# WHAT IS ASKED
Pull every line from the records below and reproduce each one unchanged.

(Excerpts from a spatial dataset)
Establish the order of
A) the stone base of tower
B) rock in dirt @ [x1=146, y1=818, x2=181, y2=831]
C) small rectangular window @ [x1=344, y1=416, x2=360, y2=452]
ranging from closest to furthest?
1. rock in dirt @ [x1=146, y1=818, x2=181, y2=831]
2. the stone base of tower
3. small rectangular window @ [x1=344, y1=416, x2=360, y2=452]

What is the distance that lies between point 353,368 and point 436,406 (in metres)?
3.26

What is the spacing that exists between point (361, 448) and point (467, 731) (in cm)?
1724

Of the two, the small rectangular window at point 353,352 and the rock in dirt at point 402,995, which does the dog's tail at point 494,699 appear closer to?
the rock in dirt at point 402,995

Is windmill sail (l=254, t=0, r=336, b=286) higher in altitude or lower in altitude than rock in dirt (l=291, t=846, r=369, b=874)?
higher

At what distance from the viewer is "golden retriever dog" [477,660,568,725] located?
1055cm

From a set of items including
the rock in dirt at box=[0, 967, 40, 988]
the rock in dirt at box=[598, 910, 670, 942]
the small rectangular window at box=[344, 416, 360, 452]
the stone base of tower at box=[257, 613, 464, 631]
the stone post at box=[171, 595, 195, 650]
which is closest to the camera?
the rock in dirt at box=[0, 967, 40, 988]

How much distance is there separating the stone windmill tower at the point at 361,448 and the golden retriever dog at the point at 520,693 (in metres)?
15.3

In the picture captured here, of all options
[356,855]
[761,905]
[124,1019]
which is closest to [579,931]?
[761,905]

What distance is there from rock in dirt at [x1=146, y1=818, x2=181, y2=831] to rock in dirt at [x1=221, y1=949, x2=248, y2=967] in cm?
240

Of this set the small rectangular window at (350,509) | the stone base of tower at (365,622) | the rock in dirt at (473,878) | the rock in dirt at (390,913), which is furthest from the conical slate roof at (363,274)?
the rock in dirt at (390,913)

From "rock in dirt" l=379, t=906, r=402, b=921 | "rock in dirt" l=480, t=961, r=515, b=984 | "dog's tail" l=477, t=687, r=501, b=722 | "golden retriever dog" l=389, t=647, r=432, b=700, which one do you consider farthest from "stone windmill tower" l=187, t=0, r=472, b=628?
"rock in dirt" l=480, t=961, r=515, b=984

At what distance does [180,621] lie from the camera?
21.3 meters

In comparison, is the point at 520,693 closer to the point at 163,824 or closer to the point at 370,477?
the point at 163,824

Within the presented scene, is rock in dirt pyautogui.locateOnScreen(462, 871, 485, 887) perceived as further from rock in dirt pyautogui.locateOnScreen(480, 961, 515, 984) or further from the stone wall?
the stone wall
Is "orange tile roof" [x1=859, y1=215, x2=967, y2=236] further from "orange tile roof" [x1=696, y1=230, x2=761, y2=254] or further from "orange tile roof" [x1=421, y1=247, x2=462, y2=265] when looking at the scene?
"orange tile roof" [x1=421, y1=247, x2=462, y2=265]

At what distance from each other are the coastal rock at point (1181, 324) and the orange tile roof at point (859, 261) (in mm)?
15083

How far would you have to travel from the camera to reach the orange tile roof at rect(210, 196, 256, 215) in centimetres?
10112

# ANSWER TO THIS TASK
Establish the order of
A) the stone base of tower
B) rock in dirt @ [x1=146, y1=818, x2=181, y2=831]
C) small rectangular window @ [x1=344, y1=416, x2=360, y2=452]
ranging from closest to furthest?
1. rock in dirt @ [x1=146, y1=818, x2=181, y2=831]
2. the stone base of tower
3. small rectangular window @ [x1=344, y1=416, x2=360, y2=452]

What is the distance that lies between point 353,368 and point 436,406 (in metres)?
3.26

What is the spacing that exists between point (361, 448) and point (467, 731) (in cm)?
1724

Of the two, the small rectangular window at point 353,352 and the rock in dirt at point 402,995, which does the dog's tail at point 494,699 appear closer to?
the rock in dirt at point 402,995

Is windmill sail (l=254, t=0, r=336, b=286) higher in altitude or lower in altitude than rock in dirt (l=291, t=846, r=369, b=874)?
higher

At what distance from the viewer is "golden retriever dog" [477,660,568,725] located?
1055cm

From a set of items including
the rock in dirt at box=[0, 967, 40, 988]
the rock in dirt at box=[598, 910, 670, 942]
the small rectangular window at box=[344, 416, 360, 452]
the stone base of tower at box=[257, 613, 464, 631]
the stone post at box=[171, 595, 195, 650]
which is closest to the camera?
the rock in dirt at box=[0, 967, 40, 988]

How much distance is there separating the stone windmill tower at the point at 361,448 and the golden retriever dog at the point at 520,693 (in metres)?
15.3

In the picture captured here, of all options
[356,855]
[761,905]
[124,1019]
which is closest to [579,931]?
[761,905]

What distance is there from rock in dirt at [x1=146, y1=818, x2=181, y2=831] to rock in dirt at [x1=221, y1=949, x2=248, y2=967] in cm?
240

Of this set the small rectangular window at (350,509) | the stone base of tower at (365,622) | the rock in dirt at (473,878) | the rock in dirt at (390,913), which is furthest from the conical slate roof at (363,274)?
the rock in dirt at (390,913)

From "rock in dirt" l=379, t=906, r=402, b=921 | "rock in dirt" l=480, t=961, r=515, b=984 | "dog's tail" l=477, t=687, r=501, b=722 | "golden retriever dog" l=389, t=647, r=432, b=700, which one do you consider farthest from "stone windmill tower" l=187, t=0, r=472, b=628?
"rock in dirt" l=480, t=961, r=515, b=984

At what distance does [180,621] lie from the camera?
21.3 meters

In comparison, is the point at 520,693 closer to the point at 163,824 or closer to the point at 370,477?
the point at 163,824

Within the presented scene, is rock in dirt pyautogui.locateOnScreen(462, 871, 485, 887) perceived as further from rock in dirt pyautogui.locateOnScreen(480, 961, 515, 984) or further from the stone wall?
the stone wall
Is "orange tile roof" [x1=859, y1=215, x2=967, y2=236] further from "orange tile roof" [x1=696, y1=230, x2=761, y2=254] or further from "orange tile roof" [x1=421, y1=247, x2=462, y2=265] when looking at the scene?
"orange tile roof" [x1=421, y1=247, x2=462, y2=265]

At what distance from each other are the coastal rock at point (1181, 324) and the orange tile roof at point (859, 261) (in mm)?
15083

How far would you have to travel from the camera to reach the orange tile roof at rect(210, 196, 256, 215) in centimetres?
10112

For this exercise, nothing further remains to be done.